The term “Big Data” has become ubiquitous in higher education, especially around discussions of using data to help with student success. But what exactly is big data; we have had loads of data around for a very long time. If you do an online search you will get many different definitions including:
According to Wikipedia, “big data is a term for data sets that are so large or complex that traditional data processing application software is inadequate to deal with them.”
"In higher education, we must be careful that we are not trying to find patterns that do not exist"
Microsoft states, “Big data is the term increasingly used to describe the process of applying serious computing power— the latest in machine learning and artificial intelligence—to seriously massive and often highly complex sets of information.”
The National institute of Health suggests, “Big Data is more than just very large data or a large number of data sources. Big Data refers to the complexity, challenges, and new opportunities presented by the combined analysis of data.”
One thing they all have in common is that they are large, complex, growing exponentially, and unwieldly. The collection of unstructured data has increased the amount of data collected tremendously. The world creates 100 terabytes of data every day, and it is estimated that 35 zettabytes of data will be created by 2020. A zettabyte is equal to 1 trillion gigabytes or 1021 bytes.
Data is collected from many sources in addition to traditional databases like digital pictures, videos, social media posting, cell phones, web pages, emails, sensors, and many others.
Higher education institutions are collecting traditional data about demographics, classes, and grades. More recently they are also collecting social media data, behavioral data like trips to the cafeteria, engagement metrics, and student location with GPS metrics and geocaching. The purpose of collecting all this data is to data mine and build predictive analytics to help increase student success. Higher Education predictive analytic models are founded on the notion that students with similar profiles and backgrounds tend to make similar choices and have the same needs. In addition, many vendors are collecting even more information about student activities and behaviors.
Amazon, Google, Starbuck are just a few examples of companies that collect large amounts of data on our everyday activity. They use it to increase sales while making it easy for us to spend our money with them. The potential of what higher education could do with large amounts of student activity data offers a compelling reason to start collecting more, even without the knowledge of how it could be used. Using data to upsell to students and determine ways to enhance success is at our finger tips. An example is mapping a student’s pattern of going to study hall, tutoring, classes, or even the cafeteria. If the student’s pattern changes it could be a sign of something wrong. A big question to ask is if collecting this data is crossing a line of privacy. Will institutions waver on the edge of paternalism?

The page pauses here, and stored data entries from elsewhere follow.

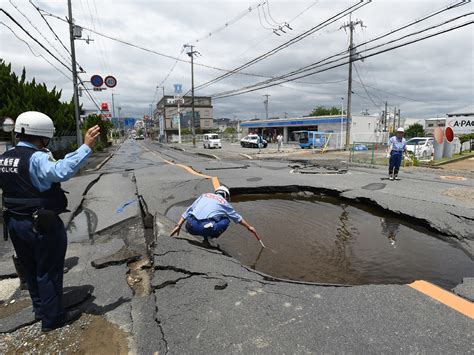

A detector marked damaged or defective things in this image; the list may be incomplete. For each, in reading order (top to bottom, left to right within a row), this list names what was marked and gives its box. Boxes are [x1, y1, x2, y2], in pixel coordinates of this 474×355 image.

cracked asphalt [0, 140, 472, 354]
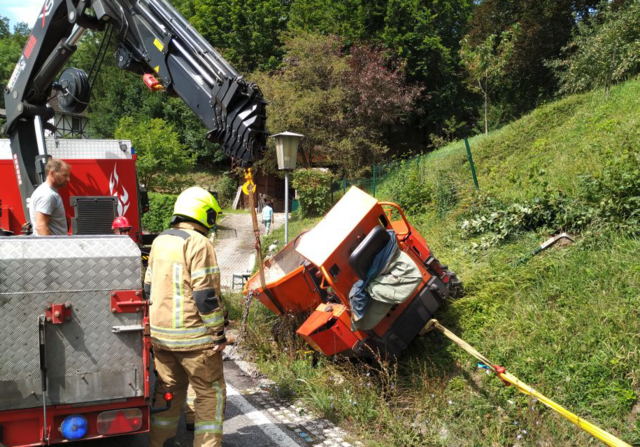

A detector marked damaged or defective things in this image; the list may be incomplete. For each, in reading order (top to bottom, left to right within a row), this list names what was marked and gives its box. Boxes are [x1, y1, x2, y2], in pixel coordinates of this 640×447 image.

overturned vehicle [244, 187, 460, 358]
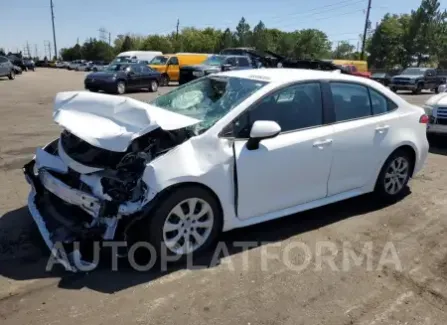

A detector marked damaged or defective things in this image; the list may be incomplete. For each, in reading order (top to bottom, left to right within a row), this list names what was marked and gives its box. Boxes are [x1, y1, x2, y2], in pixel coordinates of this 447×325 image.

crumpled front hood [53, 91, 200, 152]
shattered windshield [150, 75, 270, 132]
wrecked white sedan [24, 69, 430, 270]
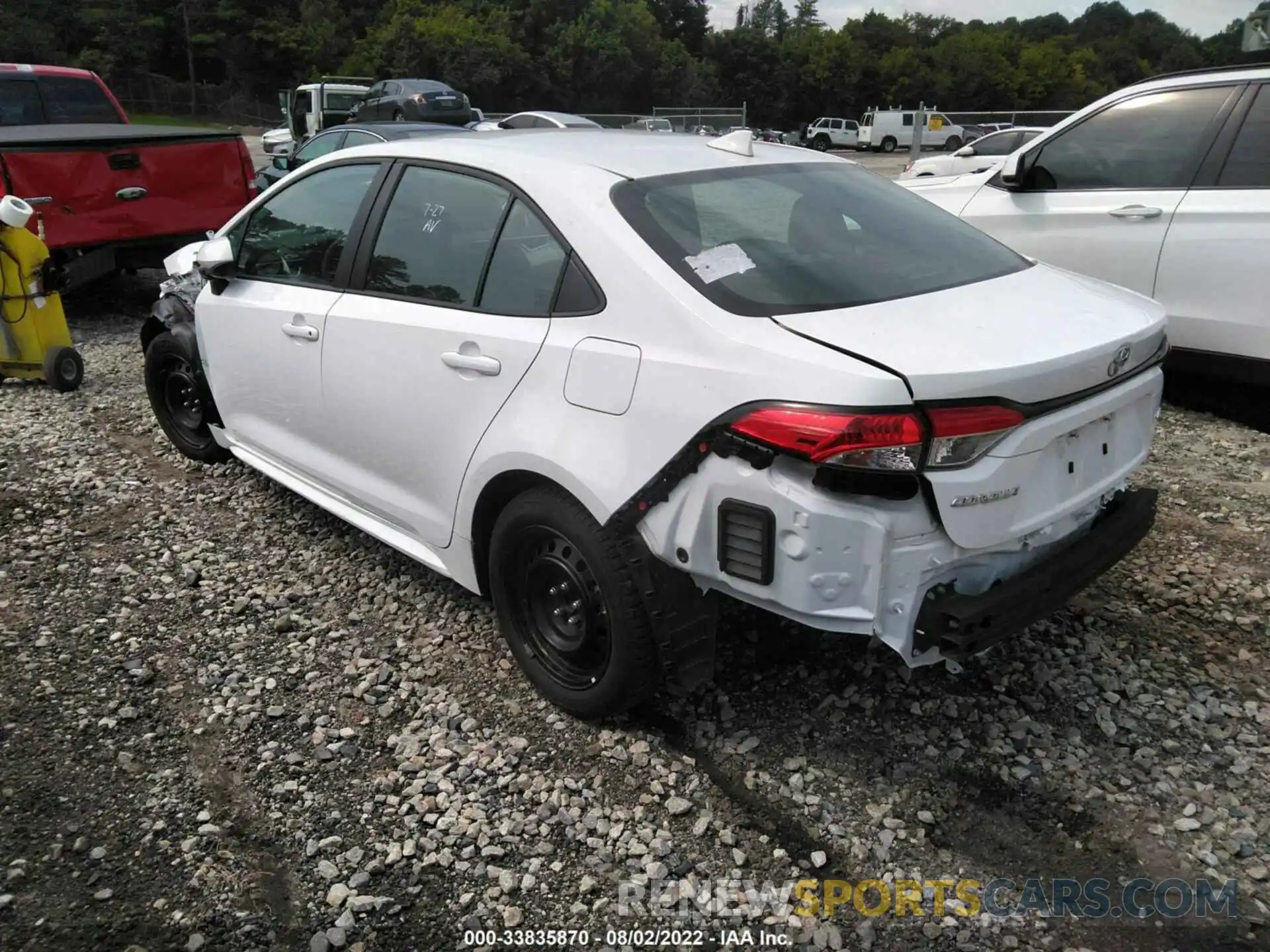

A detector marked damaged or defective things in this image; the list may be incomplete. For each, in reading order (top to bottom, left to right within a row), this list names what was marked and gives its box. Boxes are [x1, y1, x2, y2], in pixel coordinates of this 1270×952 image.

missing rear bumper [919, 487, 1158, 660]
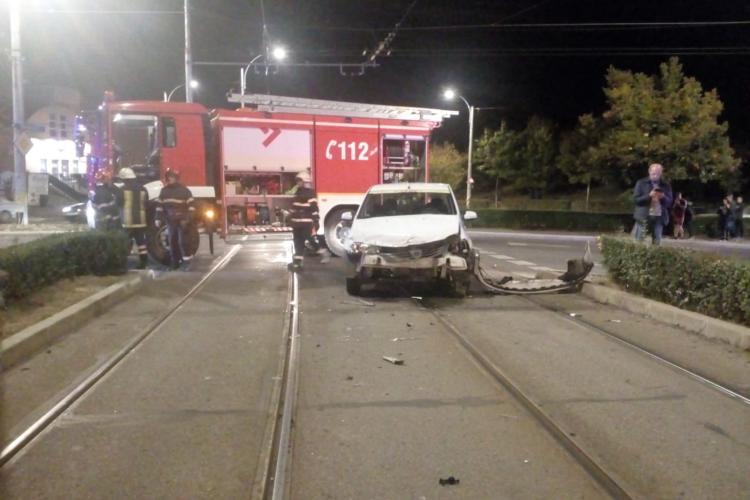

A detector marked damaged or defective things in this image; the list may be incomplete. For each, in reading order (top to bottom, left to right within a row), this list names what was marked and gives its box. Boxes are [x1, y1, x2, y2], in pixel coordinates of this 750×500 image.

crumpled car hood [352, 214, 458, 247]
damaged white car [344, 184, 478, 296]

According to Scientific America, people have what is called patternicity, we see patterns where they really do not exist. We have heard of people seeing images of Jesus in their toast or a cloud, they may see a pattern in stock market numbers. This is because of the priming effect which helps our brain and senses interpret stimuli based on expected models. Seeing patterns can be very helpful in solving problems; unfortunately, we do not have a detector in our brain that notifies us when a pattern does not really exist. In higher education, we must be careful that we are not trying to find patterns that do not exist.

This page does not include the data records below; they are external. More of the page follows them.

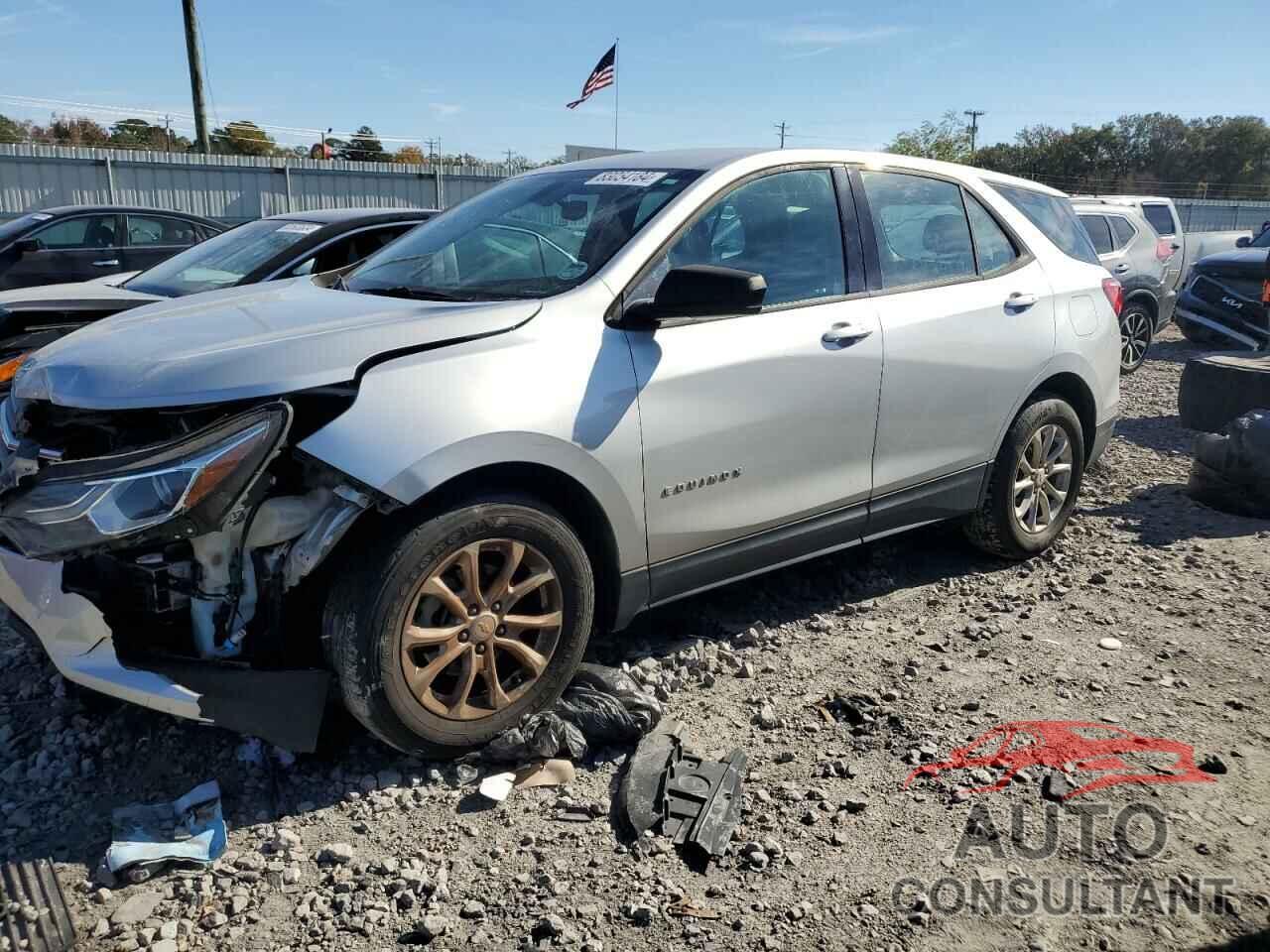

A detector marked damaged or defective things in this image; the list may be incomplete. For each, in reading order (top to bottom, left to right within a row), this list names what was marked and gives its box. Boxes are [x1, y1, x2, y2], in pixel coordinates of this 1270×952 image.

cracked headlight housing [0, 403, 290, 559]
damaged silver suv [0, 149, 1119, 754]
crumpled front bumper [0, 547, 206, 718]
crumpled front bumper [0, 547, 333, 754]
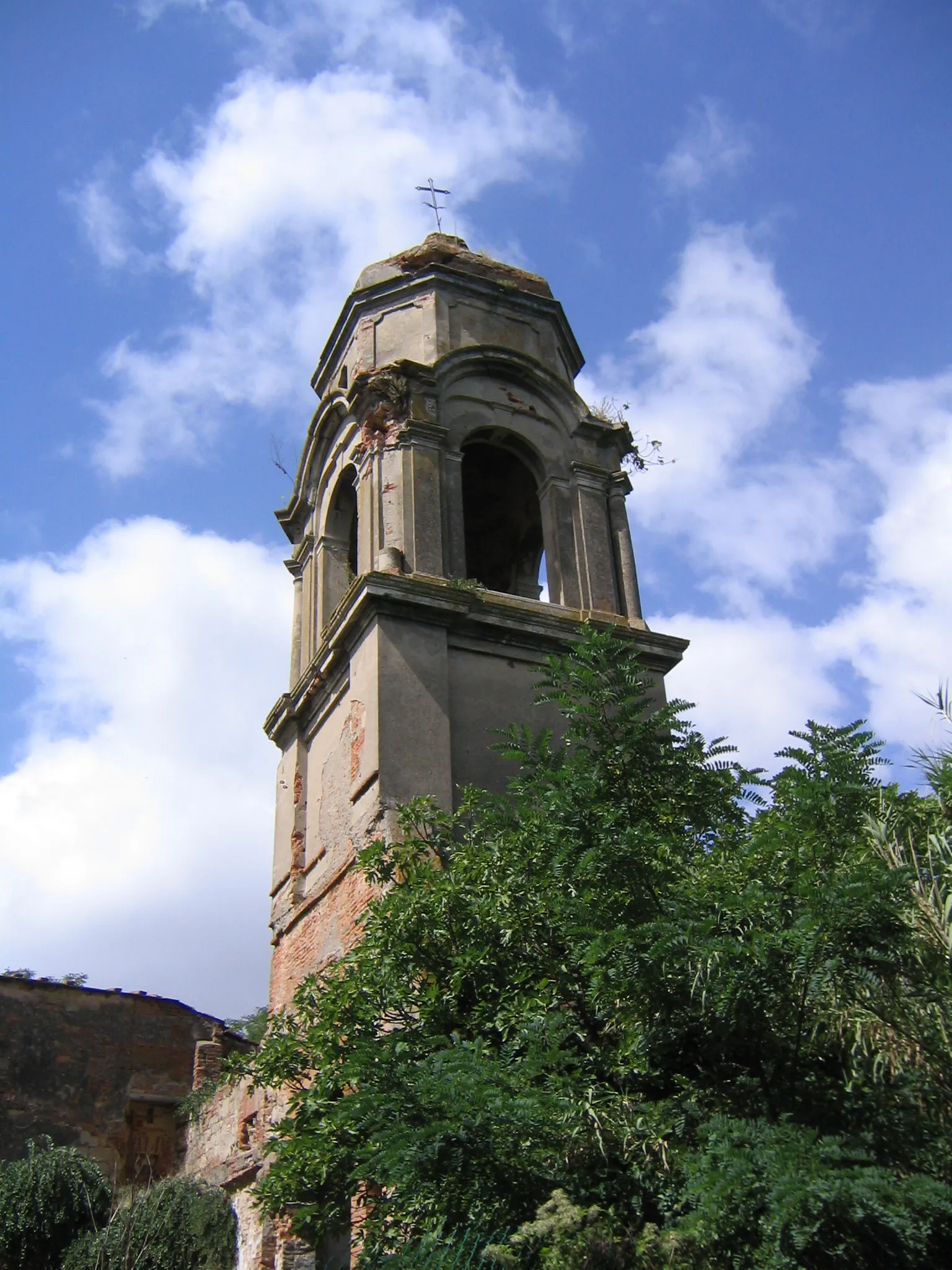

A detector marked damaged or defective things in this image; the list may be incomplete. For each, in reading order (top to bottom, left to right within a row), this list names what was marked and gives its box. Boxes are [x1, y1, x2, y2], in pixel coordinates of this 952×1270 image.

damaged stonework [0, 975, 247, 1183]
damaged stonework [188, 233, 695, 1264]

Education by its nature is all about ethics. We expect students to be honest, do their own homework, and above all not plagiarize. For those in academia who do research, there are tenants that pertain to ethics including informed-consent, respecting confidentiality, and protecting individuals from harm. With this in mind we must make sure that institutions are not collecting data just because we can and it shows a pattern. We must analyze carefully if the interventions we are creating based on patterns found in our data sets are helping students and not just conforming to the expectations of society and the institution.

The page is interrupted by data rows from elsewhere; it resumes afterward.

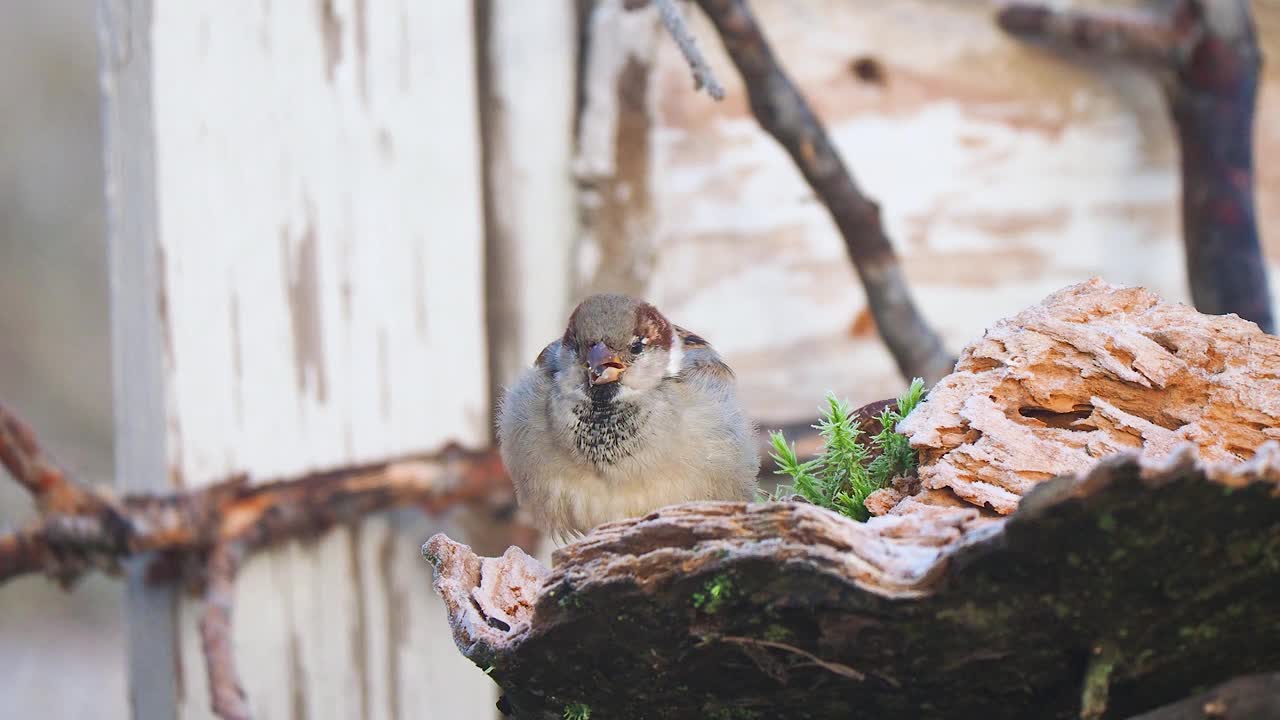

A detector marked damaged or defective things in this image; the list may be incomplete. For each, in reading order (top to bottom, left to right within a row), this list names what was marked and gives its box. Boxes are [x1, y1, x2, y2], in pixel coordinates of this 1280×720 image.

splintered wood [890, 275, 1280, 515]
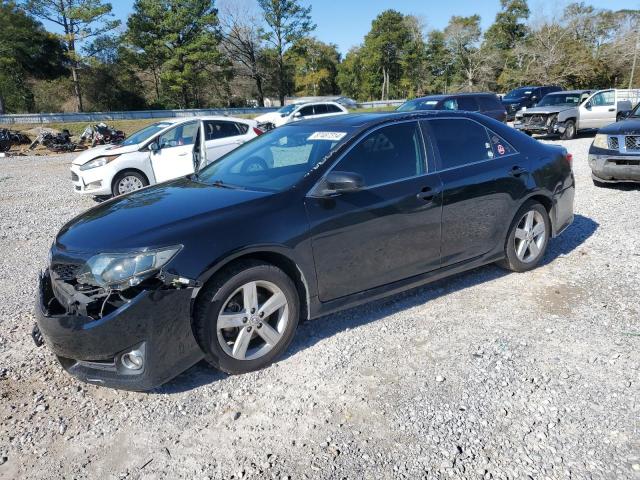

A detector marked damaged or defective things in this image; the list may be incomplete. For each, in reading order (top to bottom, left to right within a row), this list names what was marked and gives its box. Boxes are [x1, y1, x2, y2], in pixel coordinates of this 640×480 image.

broken headlight [78, 244, 182, 288]
cracked headlight lens [78, 246, 182, 286]
damaged front bumper [34, 268, 202, 392]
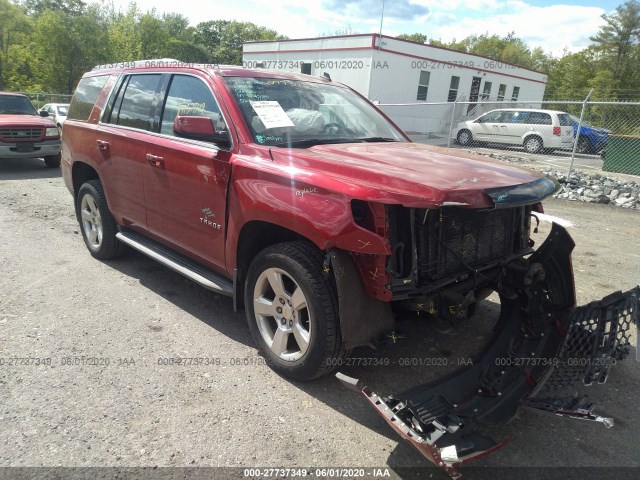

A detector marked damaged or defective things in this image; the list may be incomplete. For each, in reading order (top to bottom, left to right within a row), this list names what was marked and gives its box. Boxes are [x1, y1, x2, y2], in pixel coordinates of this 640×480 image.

damaged front end [338, 224, 636, 476]
detached bumper [338, 224, 636, 476]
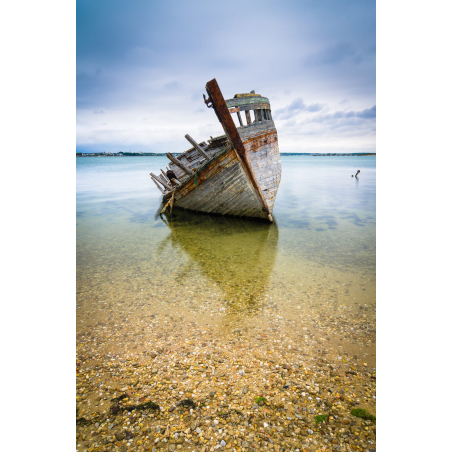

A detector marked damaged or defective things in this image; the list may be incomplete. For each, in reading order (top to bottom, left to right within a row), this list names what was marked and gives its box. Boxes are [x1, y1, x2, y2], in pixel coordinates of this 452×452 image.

broken wooden plank [184, 135, 210, 162]
broken wooden plank [167, 152, 193, 173]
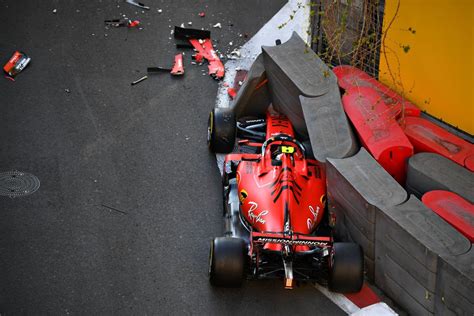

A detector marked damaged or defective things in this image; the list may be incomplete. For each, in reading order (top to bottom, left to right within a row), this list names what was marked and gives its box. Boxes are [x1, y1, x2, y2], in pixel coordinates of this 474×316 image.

Higher Education institutions are no different than any other business that needs to survive. Behind student success goals, institutions conform to a system that values students getting good grades and having continued progress toward finishing a degree for the institutions to build revenue and stay in business. Without continued growth in enrollment, and students persisting to graduation, institutions of higher learning will struggle with funding. At the end of the day higher education institutions need to get their product to market, which is graduating students. Understanding why data needs to be collected, what can be determined with it, and how to protect it must be considered before we begin the process of mass collection and analysis.